Mitigating Violence against Women and Children in East Africa

Despite global efforts to address them, violence against women and under-5 child mortality remain high in many regions of the world, including East Africa. However, little consideration has been given to associations between these two issues. A new paper in BMC Pregnancy and Childbirth examines the associations between violence, child mortality, and protective factors. In this blog post, the study’s lead author highlights the findings and outlines responses that take into account the interconnectedness of these issues.

More than a third of women worldwide – within every culture, race, ethnicity, and throughout every socioeconomic class – have experienced some form of sexual or physical violence or abuse from partners or ex-partners These incidents, referred to as intimate partner violence (IPV), severely affect not only the women themselves but also the children and infants within their families.

In our new paper in BMC Women’s Health, our team examined the prevalence of IPV among women and its association with rates of mortality among neonates, infants, and children less than five years of age. We focused on the East African countries of Burundi, Kenya, Rwanda, Tanzania, and Uganda, where there are high rates of both IPV and neonatal, infant, and child mortality.

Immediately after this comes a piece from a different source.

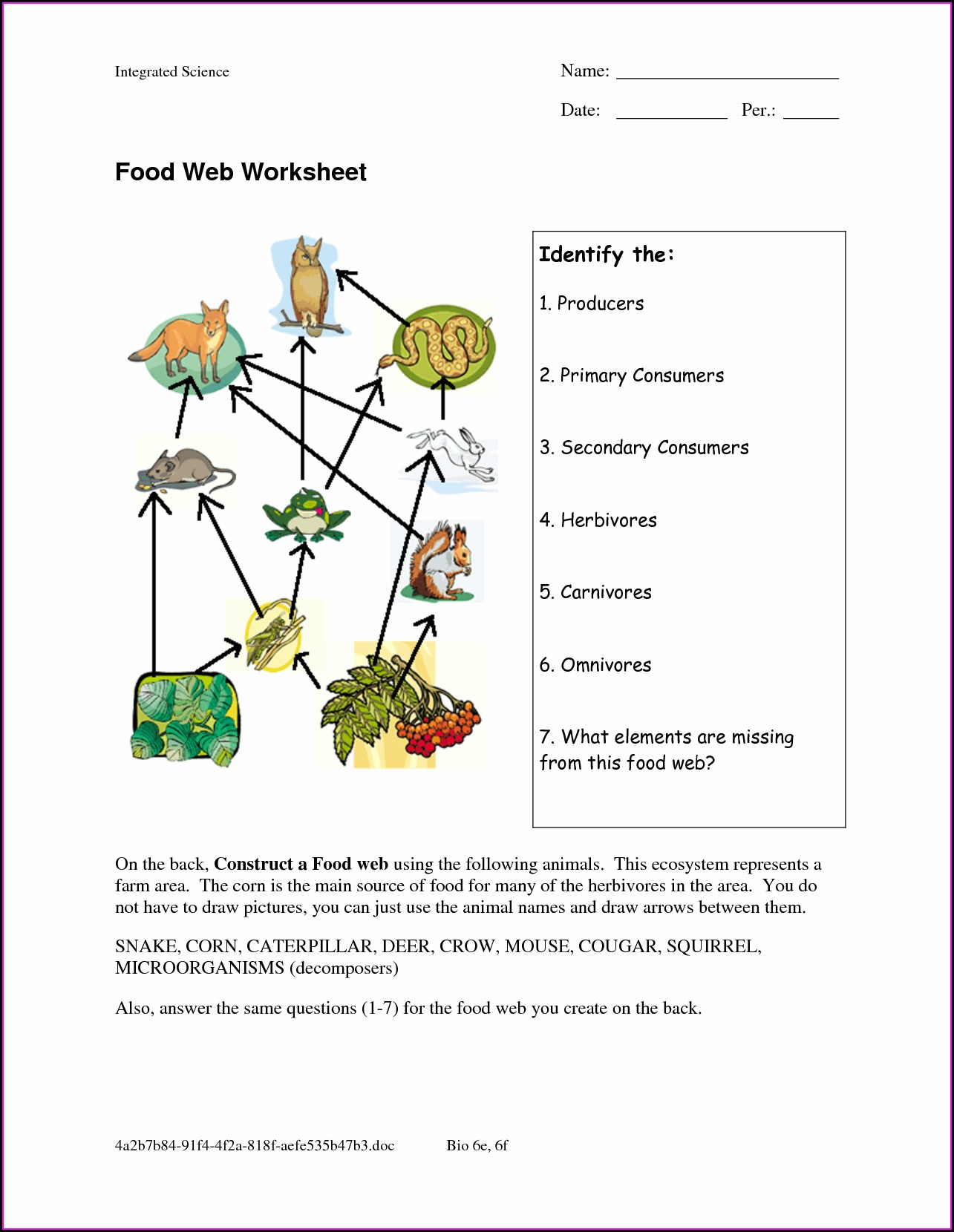 Food Web Worksheet Year 2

The Association of Violence with Maternal and Child Outcomes

We found that children were more at risk of dying as newborns, infants and children prior to the age of five if their mothers ever experienced IPV. Violence affects the social, mental, and psychological well-being of mothers, undermines their capacity to care for their child, and contributes to underutilization of maternal health services. Given the role that a mother plays in a child’s life, her health status during and after pregnancy is a direct predictor of an infant and child’s health outcomes.

Protective Factors

While IPV was significantly associated with death among neonates, infants, and children, other factors such as antenatal care, sexual autonomy, giving birth in hospitals, and receiving professional assistance during birth were protective. Consequently, access to adequate maternal health services can help mitigate the association between IPV and infant and child mortality rates.

Combating IPV

Our team continues to explore the moderating effects of violence on maternal and child outcomes. WHO has provided guidance on the role of the health system in managing and combating IPV. Health care providers’ responses to those who have been victims of intimate partner violence must be multifaceted, with identifying those at risk as only the first step in proper response. As providers screen patients, victims of IPV can explore their options regarding plans for safety and access to support services.

In our study, experiencing IPV was significantly associated with individual and socio-economic factors including area of residence, wealth index, age of mother and her husband, religion, level of education, employment status, and mass media usage. Interventions should thus strive to focus on addressing IPV at a macro level through policy enhancement and not just individual levels. The interconnectedness of the individual and socio-ecological influences warrants an in-depth assessment of this association.